* What is being asked *
Produce word for word the lines of the data below running from the one that has "body_size: 269" to the one that has "Anti-fraud and anti-abuse", inclusive, and no others.

(Items from a dataset)
*** Block opens ***

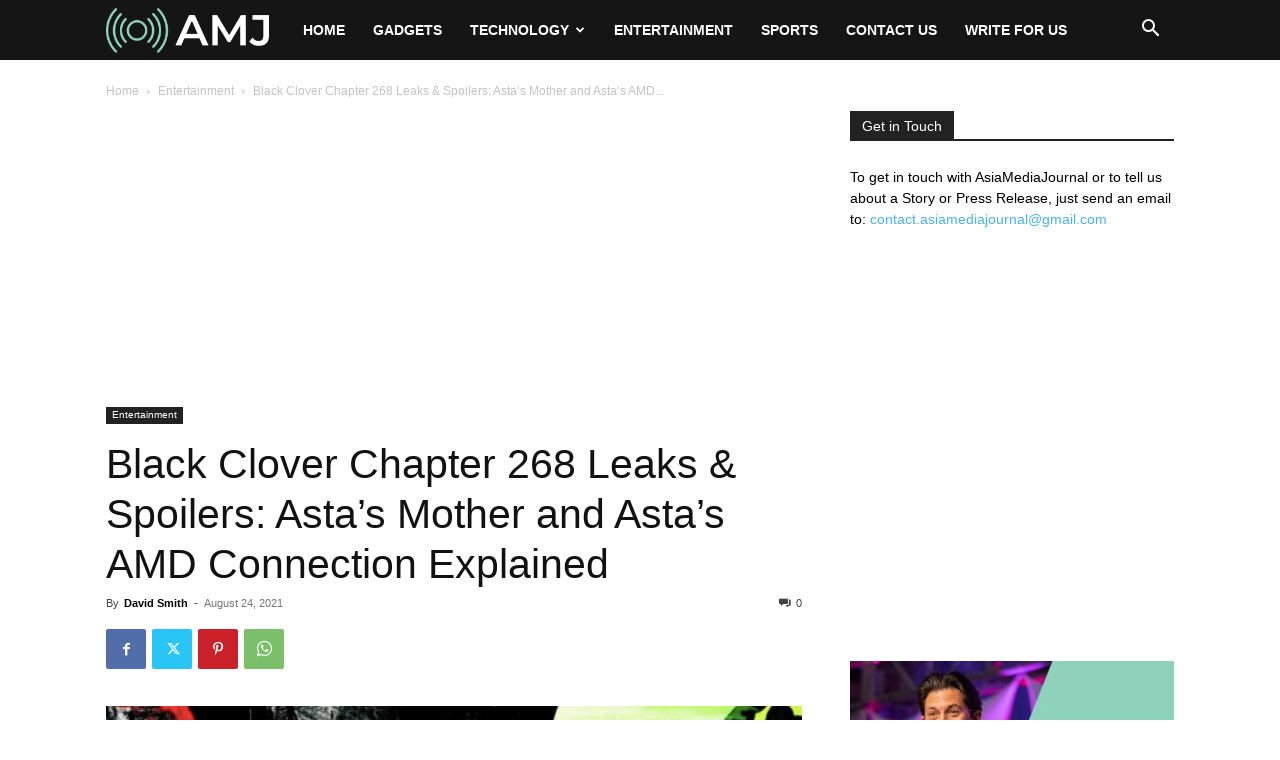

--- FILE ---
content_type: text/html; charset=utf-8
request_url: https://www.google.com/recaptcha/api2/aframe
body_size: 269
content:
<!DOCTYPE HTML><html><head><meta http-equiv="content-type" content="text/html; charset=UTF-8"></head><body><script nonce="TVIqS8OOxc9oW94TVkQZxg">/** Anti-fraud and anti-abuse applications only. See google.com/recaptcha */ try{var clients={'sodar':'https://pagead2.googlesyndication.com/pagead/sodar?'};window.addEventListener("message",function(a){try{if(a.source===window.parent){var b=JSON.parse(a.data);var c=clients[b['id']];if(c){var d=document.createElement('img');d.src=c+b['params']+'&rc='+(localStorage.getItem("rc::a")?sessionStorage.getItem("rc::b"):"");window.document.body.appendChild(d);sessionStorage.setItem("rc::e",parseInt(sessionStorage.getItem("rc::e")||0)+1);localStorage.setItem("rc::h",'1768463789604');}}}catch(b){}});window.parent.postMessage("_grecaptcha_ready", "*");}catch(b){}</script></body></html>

*** Block closes ***
*** Block opens ***

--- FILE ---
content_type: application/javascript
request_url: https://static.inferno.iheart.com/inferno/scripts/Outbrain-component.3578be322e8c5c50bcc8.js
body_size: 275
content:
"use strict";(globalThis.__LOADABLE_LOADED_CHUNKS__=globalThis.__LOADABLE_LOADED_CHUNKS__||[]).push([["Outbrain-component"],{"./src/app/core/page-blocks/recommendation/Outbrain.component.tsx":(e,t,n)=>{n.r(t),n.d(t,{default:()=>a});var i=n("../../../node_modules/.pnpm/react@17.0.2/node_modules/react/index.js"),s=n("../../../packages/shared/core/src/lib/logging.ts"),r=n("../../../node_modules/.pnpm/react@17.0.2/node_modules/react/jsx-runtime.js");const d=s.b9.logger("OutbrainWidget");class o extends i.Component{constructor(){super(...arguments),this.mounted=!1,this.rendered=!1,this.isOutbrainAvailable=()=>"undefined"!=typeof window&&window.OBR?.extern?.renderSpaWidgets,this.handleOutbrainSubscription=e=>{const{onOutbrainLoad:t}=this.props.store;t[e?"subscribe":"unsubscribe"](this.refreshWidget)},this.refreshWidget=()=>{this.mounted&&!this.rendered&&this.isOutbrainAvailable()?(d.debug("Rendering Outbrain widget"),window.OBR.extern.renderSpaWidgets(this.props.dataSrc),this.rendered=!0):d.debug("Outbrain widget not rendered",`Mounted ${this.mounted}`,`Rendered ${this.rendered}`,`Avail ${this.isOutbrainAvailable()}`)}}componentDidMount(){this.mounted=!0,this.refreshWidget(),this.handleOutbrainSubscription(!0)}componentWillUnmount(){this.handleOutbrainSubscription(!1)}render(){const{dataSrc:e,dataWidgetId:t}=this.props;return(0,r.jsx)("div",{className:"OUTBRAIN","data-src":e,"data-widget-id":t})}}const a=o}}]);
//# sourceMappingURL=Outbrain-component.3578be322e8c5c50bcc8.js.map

*** Block closes ***

* Answer space *
body_size: 269
content:
<!DOCTYPE HTML><html><head><meta http-equiv="content-type" content="text/html; charset=UTF-8"></head><body><script nonce="TVIqS8OOxc9oW94TVkQZxg">/** Anti-fraud and anti-abuse applications only. See google.com/recaptcha */ try{var clients={'sodar':'https://pagead2.googlesyndication.com/pagead/sodar?'};window.addEventListener("message",function(a){try{if(a.source===window.parent){var b=JSON.parse(a.data);var c=clients[b['id']];if(c){var d=document.createElement('img');d.src=c+b['params']+'&rc='+(localStorage.getItem("rc::a")?sessionStorage.getItem("rc::b"):"");window.document.body.appendChild(d);sessionStorage.setItem("rc::e",parseInt(sessionStorage.getItem("rc::e")||0)+1);localStorage.setItem("rc::h",'1768463789604');}}}catch(b){}});window.parent.postMessage("_grecaptcha_ready", "*");}catch(b){}</script></body></html>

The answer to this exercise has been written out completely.